**Description of the task:** Dropping every picture, set down exactly the lines in the entries below, starting with the line with "Zestaw dwóch drewnianych" and going on through the line with "Caroline & Mark, Berkeley Castle".

**Exercise materials:**
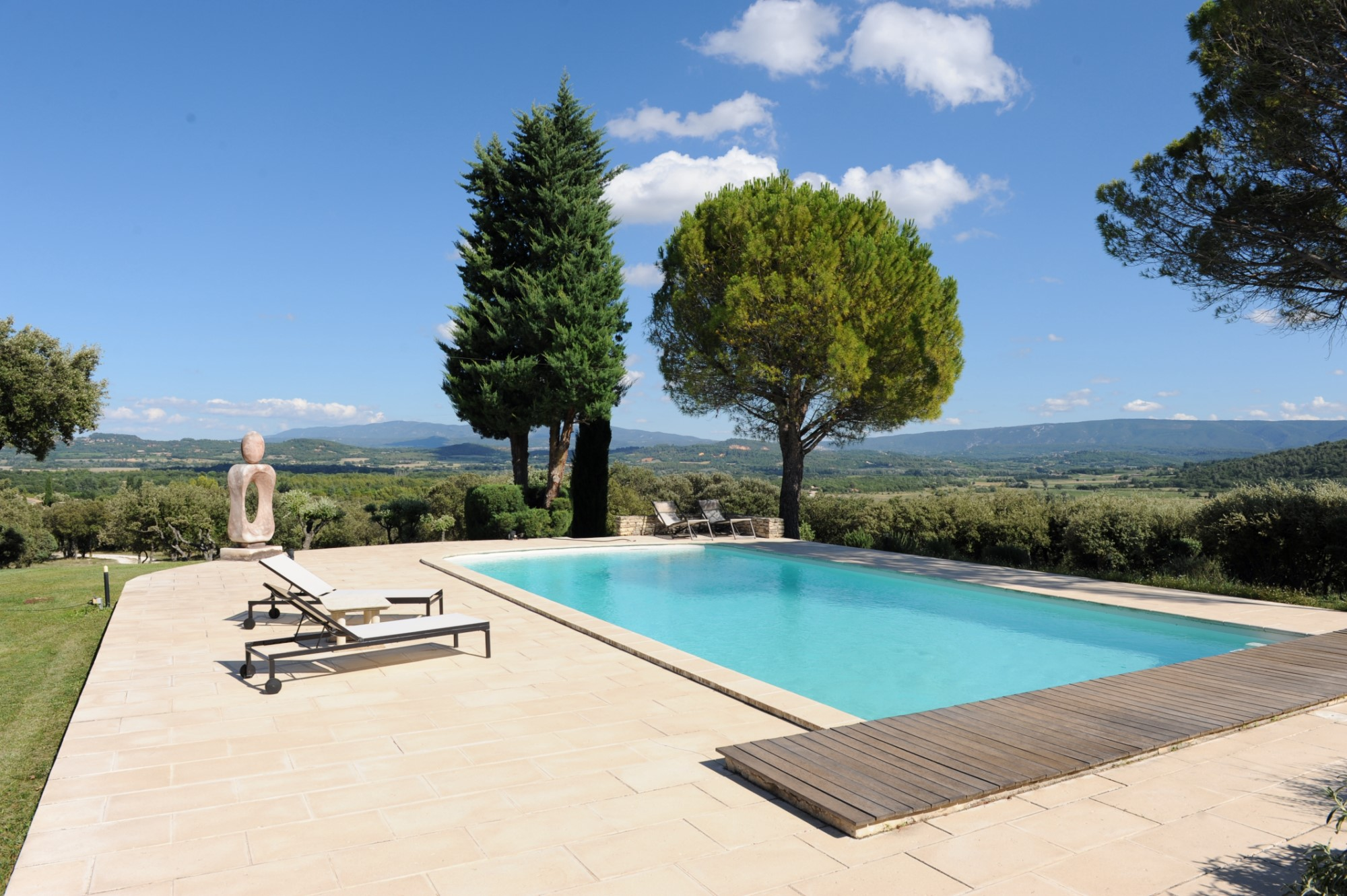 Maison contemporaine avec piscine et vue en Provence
--
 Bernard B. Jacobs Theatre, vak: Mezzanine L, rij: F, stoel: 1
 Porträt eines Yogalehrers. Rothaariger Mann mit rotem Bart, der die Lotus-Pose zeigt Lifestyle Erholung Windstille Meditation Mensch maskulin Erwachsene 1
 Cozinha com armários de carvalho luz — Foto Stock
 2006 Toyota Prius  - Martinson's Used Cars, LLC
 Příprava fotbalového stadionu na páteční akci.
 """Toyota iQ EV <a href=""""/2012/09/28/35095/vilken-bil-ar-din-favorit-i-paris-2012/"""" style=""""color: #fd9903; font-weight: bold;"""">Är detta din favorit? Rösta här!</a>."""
...
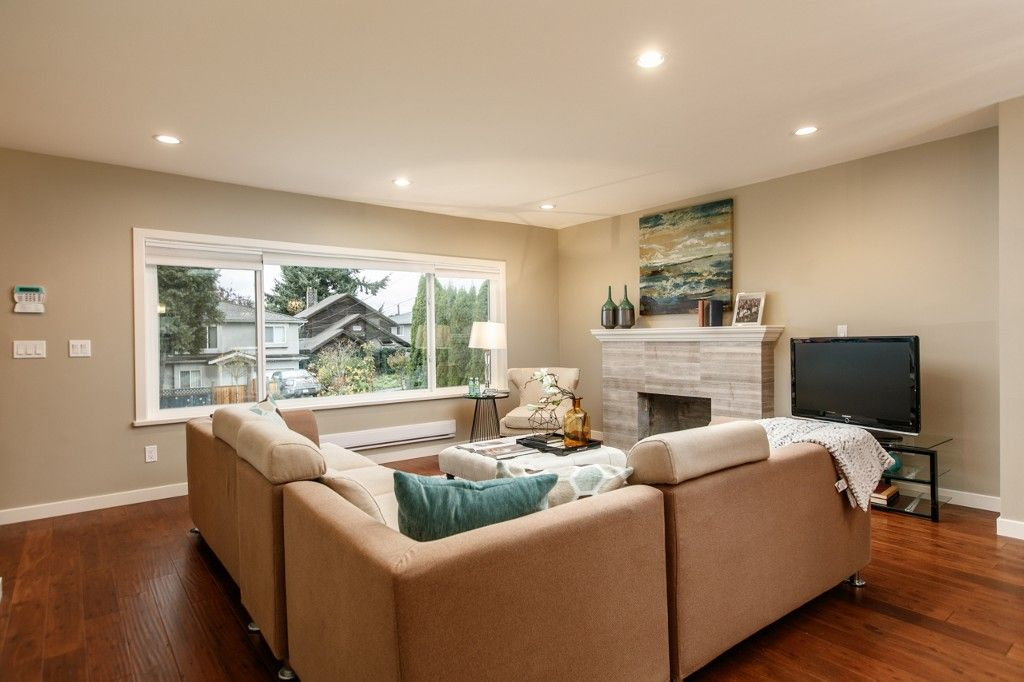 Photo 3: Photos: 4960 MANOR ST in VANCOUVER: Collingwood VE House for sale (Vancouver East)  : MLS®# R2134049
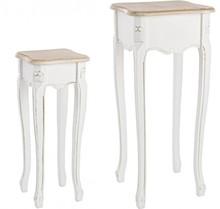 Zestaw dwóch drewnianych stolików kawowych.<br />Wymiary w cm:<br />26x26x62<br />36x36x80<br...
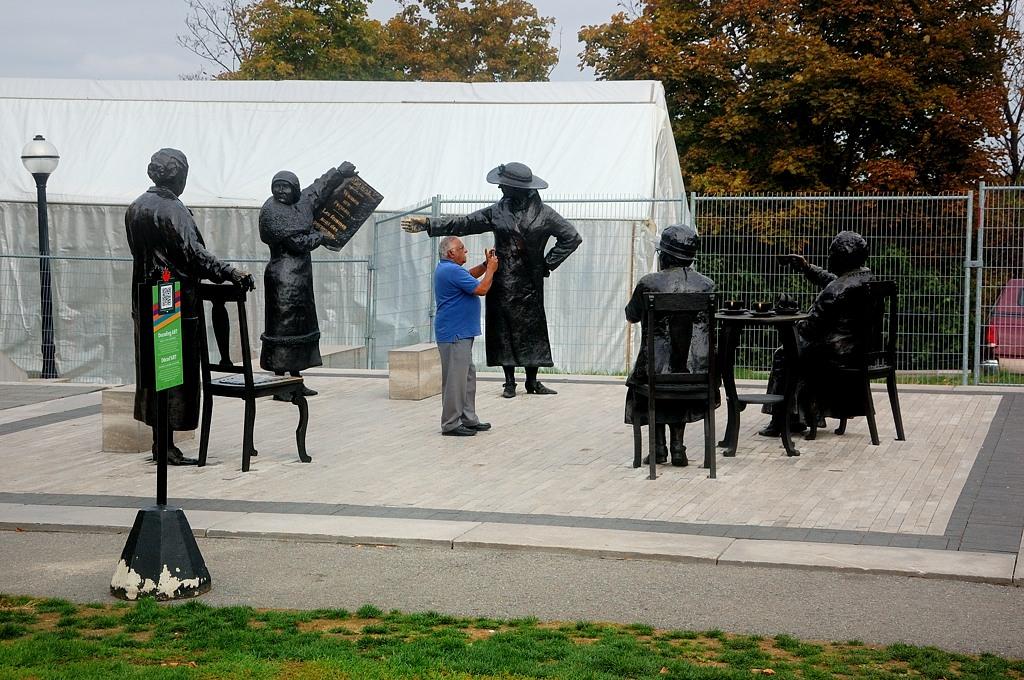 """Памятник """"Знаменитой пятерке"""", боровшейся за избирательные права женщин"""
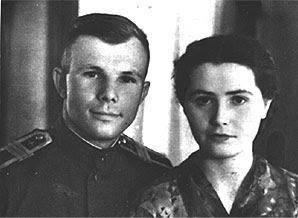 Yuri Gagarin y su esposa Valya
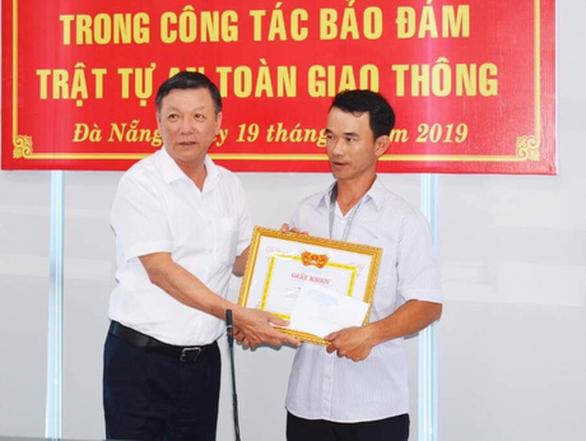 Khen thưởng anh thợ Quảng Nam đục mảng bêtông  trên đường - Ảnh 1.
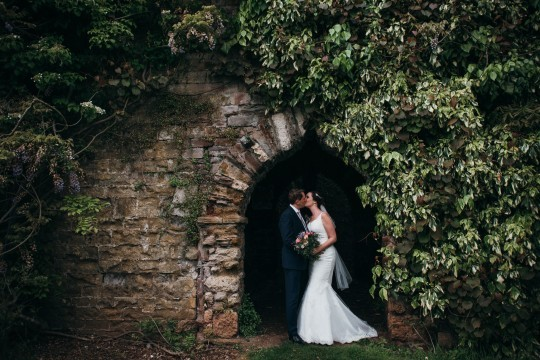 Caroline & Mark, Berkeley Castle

**Reply:**
 Zestaw dwóch drewnianych stolików kawowych.<br />Wymiary w cm:<br />26x26x62<br />36x36x80<br...
 """Памятник """"Знаменитой пятерке"""", боровшейся за избирательные права женщин"""
 Yuri Gagarin y su esposa Valya
 Khen thưởng anh thợ Quảng Nam đục mảng bêtông  trên đường - Ảnh 1.
 Caroline & Mark, Berkeley Castle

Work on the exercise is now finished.